Der Tod ist Teil des Lebens – 
das Sprechen über Vergänglichkeit.

Vanitas vanitatum et omnia vanitas. Dieser bekannte Sinnspruch, nach dem biblischen Prediger Salomon, kann übersetzt werden mit „Eitelkeit der Eitelkeiten und alles ist eitel, bloßer Schein“.

Gemeint ist, vergeblich mit unserer eigenen Endlichkeit umzugehen: Versuchen wir gegen die Vergänglichkeit anzugehen, sie „festzuhalten“, endet das stets in leerem Schein. Die „Vanitas“ als jüdisch-christliche Vorstellung der Vergänglichkeit allen Irdischen multipliziert sich kulturgeschichtlich durch alle historischen Epochen und ist Bestandteil vieler philosophischer Überlegungen und künstlerischen Auseinandersetzungen. Die verschiedenen Darstellungen gehen weit über religiöse Begriffe hinaus: Auch die spätmittelalterliche, heute noch sehr bekannte, Darstellung, nämlich der „Totentanz“, entspringt dieser Vanitas-Tradition. Kaum wo wird die Macht des Todes, auch über das Leben, so erzählerisch, spielerisch und doch düster, bildlich veranschaulicht, wie in Totentanz-Gemälden.
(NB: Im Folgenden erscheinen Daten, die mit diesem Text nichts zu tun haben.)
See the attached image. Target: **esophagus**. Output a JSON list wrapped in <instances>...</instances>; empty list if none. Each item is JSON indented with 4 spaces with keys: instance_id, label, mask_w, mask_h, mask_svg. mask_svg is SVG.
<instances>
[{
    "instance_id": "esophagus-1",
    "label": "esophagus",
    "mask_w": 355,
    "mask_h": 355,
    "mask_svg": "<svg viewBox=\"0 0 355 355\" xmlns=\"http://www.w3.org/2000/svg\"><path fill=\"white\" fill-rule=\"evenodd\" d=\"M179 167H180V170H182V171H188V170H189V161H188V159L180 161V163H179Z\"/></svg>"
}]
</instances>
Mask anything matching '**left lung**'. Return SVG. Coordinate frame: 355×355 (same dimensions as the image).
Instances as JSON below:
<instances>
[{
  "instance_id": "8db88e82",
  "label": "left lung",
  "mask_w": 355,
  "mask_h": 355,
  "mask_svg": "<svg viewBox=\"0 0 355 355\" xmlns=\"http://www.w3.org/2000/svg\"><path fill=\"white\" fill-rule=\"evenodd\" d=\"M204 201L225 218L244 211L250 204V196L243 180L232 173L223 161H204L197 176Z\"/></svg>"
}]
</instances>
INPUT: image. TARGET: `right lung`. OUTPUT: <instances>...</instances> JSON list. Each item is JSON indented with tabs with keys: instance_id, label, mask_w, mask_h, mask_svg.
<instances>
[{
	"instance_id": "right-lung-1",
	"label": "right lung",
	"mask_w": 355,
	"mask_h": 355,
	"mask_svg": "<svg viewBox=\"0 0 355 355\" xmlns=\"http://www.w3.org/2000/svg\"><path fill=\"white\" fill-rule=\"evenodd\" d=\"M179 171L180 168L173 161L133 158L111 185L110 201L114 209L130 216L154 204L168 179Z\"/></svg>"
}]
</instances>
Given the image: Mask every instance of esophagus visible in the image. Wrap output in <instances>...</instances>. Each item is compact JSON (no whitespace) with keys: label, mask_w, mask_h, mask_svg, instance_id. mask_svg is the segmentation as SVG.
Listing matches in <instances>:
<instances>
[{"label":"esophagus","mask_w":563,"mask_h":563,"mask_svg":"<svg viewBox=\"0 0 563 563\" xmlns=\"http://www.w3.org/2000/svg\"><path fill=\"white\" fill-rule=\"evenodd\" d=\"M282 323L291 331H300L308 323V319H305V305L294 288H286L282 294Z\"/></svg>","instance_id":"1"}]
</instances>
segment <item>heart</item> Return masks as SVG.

Die Auseinandersetzung mit der eigenen Vergänglichkeit ist also etwas, das uns Menschen schon immer begleitet. Das Wissen um unsere Endlichkeit und die Reflexion darüber scheint sogar integraler Teil des Mensch-Seins selbst zu sein. Trotzdem wird gerade in der jüngeren Vergangenheit die konkrete Auseinandersetzung mit Krankheit, Sterben, Tod und Trauer gemieden, weggeschoben oder sogar tabuisiert. Oft wird eine Beschäftigung damit erst dann „zwangsweise“ akut, wenn es eine:n Angehörige:n (durch einen Trauerfall), oder einen selbst (durch eine Diagnose), betrifft.

Dieser Tendenz des Schweigens möchten wir mit dem neuen Magazin „VERGÄNGLICH“ entgegenwirken: Wir geben den Themen Krankheit und Pflege, Sterben und Tod, sowie Bestattung und Trauerarbeit umfassend Raum.
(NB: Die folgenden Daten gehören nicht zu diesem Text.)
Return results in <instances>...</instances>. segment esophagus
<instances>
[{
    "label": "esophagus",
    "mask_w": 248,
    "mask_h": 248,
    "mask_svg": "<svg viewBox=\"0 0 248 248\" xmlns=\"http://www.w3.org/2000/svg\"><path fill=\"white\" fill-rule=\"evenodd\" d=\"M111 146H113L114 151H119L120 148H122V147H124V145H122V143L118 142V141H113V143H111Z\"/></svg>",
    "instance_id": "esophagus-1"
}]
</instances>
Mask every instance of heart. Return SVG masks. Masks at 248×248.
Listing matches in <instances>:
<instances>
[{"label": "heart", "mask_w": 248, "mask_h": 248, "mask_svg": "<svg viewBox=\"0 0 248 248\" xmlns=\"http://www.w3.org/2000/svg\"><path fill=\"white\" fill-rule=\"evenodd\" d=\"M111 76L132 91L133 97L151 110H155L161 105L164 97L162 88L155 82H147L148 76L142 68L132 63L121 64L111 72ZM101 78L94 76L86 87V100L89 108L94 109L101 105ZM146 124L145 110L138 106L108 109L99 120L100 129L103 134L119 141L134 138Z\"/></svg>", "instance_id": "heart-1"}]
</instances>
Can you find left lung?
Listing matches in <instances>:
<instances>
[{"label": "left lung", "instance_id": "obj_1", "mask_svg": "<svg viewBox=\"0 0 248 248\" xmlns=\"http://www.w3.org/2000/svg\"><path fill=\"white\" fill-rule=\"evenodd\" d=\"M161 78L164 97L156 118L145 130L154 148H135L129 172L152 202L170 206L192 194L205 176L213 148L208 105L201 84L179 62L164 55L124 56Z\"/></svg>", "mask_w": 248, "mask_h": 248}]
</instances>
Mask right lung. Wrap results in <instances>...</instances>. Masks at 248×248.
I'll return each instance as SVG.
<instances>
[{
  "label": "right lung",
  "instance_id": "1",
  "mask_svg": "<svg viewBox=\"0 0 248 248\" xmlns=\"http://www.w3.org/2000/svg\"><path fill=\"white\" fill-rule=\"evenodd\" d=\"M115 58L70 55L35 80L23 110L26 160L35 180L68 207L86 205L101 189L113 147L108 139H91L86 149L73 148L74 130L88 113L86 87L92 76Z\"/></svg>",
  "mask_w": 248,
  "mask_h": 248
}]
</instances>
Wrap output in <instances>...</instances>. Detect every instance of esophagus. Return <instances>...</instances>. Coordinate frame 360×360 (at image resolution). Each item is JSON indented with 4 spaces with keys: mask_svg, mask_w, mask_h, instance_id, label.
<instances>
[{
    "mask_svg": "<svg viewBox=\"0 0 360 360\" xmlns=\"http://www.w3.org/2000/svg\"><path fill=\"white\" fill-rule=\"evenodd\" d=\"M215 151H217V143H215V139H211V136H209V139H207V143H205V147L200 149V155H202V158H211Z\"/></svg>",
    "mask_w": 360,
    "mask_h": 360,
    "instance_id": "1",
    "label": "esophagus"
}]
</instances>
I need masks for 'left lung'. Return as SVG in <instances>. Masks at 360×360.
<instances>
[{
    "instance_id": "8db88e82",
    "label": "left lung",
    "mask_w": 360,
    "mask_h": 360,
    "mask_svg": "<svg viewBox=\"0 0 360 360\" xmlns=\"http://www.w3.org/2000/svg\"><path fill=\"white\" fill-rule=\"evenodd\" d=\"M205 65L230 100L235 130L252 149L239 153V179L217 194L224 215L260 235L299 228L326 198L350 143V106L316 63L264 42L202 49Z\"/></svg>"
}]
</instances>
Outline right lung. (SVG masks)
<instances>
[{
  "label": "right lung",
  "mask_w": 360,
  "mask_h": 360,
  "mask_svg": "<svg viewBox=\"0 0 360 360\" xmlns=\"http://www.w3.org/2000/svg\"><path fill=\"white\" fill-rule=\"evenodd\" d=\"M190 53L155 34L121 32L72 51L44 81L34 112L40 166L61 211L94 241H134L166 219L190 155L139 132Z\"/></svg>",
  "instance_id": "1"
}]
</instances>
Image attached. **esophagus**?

In „VERGÄNGLICH“ wird stets respektvoll, aber immer offen, über die Prozesse des Sterbens, dessen medizinische, psychologische und persönliche Begleitung, sowie die Organisationsaufgaben und Wahlmöglichkeiten bei Bestattungen berichtet. Zudem wird auch Platz geschaffen für die Betrachtung von historischer und aktueller Trauer- und Sepulkralkultur, ob in kunst- und kulturhistorischen Werken oder durch persönliche, emotionale Erlebnisse.

Der Tod ist Teil des Lebens, das Sterben ein individueller Prozess und das Sprechen darüber kann (wieder) in unser Alltags- und Lebenskultur verwurzelt werden.

In diesem Sinne: Memento mori, Carpe diem.